Appendix D – A Discussion About Tagging with Mode
In a prior discussion, the term "mode" was referenced as a classification tag within an argument-tagging system. This usage did not originate from the Toulmin model, where the relevant term is typically "qualifier", but from frameworks that draw on computational linguistics, discourse analysis, or pragmatics, where "mode" has a distinct technical usage.
Here is a clarification and reconciliation of that usage:
Distinguishing “Mode” from Toulmin’s “Qualifier”
In Toulmin’s framework, a qualifier indicates the degree of certainty or strength of a claim (e.g., “probably,” “necessarily,” “likely,” “possibly”).
In computational discourse analysis or semantic tagging systems, mode refers to the speaker’s attitude toward the likelihood, obligation, or desirability of a proposition. It encompasses multiple modalities:
Epistemic modality: likelihood or certainty (e.g., might, must, could)
Deontic modality: obligation or permission (e.g., should, may, ought)
Dynamic modality: ability or internal necessity (e.g., can, is able to)
So, mode in that system is a broader label, under which Toulmin’s qualifier is a subtype, specifically addressing epistemic confidence.
Example Reconstructions with “Mode” as a Tag
Below are two short argument examples with explicit “mode” tagging, in addition to Toulmin-style role tagging.
Example 1: Epistemic Mode
Text:
"She must be tired, because she barely slept last night."
Tags:
Claim: She must be tired.
Mode: Epistemic – must (high certainty)
Grounds (Data): She barely slept last night.
Warrant: People who don’t sleep tend to feel tired.
Qualifier (Toulmin): Must (strong inference)
Rebuttal (implied): Unless she had caffeine or adrenaline keeping her alert.
Example 2: Deontic Mode
Text:
"You should apologize, since your comment upset him."
Tags:
Claim: You should apologize.
Mode: Deontic – should (moral or normative obligation)

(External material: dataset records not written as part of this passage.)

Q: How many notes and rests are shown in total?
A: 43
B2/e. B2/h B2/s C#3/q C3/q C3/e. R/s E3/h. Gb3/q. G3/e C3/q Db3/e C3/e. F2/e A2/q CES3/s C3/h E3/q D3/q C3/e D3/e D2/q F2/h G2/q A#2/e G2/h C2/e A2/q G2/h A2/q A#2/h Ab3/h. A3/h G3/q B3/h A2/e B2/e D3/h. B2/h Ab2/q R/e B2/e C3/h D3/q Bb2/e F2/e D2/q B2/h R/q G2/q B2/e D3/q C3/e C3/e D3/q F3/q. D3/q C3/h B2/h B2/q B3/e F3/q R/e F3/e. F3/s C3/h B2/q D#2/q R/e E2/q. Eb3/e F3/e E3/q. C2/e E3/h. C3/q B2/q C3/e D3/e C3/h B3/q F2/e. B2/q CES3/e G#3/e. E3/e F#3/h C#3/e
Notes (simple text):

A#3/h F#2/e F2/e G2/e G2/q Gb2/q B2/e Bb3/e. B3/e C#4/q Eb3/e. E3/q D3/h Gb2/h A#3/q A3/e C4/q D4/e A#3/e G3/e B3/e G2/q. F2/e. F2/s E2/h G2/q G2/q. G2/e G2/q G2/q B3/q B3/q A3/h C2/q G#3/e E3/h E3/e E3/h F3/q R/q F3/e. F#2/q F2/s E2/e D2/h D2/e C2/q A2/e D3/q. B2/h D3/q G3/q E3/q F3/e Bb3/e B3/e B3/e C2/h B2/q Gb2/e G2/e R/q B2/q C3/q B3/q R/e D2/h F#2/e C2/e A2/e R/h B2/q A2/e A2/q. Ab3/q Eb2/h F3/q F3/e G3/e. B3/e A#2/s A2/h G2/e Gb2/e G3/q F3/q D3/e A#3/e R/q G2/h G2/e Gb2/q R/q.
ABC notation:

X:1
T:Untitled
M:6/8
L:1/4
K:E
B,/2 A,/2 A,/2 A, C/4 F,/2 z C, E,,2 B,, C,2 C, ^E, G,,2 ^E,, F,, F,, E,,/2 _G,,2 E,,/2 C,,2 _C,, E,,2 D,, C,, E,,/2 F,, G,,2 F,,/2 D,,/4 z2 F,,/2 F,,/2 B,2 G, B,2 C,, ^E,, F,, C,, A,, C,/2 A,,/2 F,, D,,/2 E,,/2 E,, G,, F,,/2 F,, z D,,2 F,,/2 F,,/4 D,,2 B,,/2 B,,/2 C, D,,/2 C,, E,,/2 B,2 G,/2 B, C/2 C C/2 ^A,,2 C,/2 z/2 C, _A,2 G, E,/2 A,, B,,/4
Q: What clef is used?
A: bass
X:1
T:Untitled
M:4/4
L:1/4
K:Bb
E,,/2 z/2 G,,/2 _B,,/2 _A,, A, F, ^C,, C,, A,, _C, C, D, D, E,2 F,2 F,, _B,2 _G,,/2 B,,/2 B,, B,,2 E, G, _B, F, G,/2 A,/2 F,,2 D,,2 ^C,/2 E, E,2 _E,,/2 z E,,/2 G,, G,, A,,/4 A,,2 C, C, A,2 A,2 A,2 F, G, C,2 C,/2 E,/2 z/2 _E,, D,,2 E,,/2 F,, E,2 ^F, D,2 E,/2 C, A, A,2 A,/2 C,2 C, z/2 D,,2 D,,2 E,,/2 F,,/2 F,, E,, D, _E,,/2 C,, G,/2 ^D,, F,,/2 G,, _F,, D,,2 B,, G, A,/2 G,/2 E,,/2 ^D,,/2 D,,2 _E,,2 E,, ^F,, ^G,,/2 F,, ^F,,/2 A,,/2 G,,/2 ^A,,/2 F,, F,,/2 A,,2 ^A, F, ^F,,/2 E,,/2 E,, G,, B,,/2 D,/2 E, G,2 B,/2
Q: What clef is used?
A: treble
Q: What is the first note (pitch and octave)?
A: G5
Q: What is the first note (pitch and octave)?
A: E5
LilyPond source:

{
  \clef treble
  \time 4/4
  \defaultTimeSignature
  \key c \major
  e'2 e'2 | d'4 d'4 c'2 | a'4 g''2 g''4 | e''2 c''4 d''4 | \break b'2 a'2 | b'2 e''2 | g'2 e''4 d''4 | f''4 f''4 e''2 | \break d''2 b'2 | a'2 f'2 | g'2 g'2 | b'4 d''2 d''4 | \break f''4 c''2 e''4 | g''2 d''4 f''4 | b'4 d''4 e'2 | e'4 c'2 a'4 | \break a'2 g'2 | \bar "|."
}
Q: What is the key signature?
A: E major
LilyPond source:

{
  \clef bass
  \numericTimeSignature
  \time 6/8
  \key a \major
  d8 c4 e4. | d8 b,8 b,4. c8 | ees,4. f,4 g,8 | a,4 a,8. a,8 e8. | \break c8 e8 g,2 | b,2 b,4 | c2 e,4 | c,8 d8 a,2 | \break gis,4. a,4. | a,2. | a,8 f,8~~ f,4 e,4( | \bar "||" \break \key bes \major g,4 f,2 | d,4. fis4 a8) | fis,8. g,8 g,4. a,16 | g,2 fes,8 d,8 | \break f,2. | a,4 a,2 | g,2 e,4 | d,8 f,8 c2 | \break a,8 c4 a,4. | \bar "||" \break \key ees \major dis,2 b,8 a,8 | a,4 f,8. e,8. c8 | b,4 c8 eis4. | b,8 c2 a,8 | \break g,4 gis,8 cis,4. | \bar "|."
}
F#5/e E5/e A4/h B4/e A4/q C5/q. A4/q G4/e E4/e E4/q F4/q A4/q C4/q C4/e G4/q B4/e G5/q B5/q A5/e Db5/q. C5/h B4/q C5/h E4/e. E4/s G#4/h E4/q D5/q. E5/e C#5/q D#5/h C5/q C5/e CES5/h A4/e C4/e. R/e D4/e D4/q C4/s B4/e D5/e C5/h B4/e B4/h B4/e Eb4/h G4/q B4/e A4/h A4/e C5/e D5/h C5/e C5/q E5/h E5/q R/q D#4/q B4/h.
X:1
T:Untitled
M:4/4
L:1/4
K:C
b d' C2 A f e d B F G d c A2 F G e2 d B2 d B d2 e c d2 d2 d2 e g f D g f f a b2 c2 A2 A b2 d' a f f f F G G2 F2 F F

Grounds (Data): Your comment upset him.
Warrant: If one’s comment upsets another, an apology is warranted.
Backing: Common social norms about responsibility for emotional harm.
Qualifier: Should (moderate force; normative recommendation)
Rebuttal (implied): Unless the offense was unintended or trivial.
Summary of System Divergence
Toulmin uses “qualifier” to signal certainty about a claim.
Broader semantic or computational tagging systems use “mode” to indicate the modal force of a statement—whether epistemic (belief), deontic (duty), or dynamic (ability).
In practical tagging schemes, mode is sometimes treated as an independent tag layered on top of Toulmin roles, especially in linguistic or NLP applications.
If the goal is to analyze arguments linguistically (as in NLP or argument mining), mode will be treated as a surface-level semantic tag. If the aim is logical analysis (as in Toulmin), qualifier is the relevant role.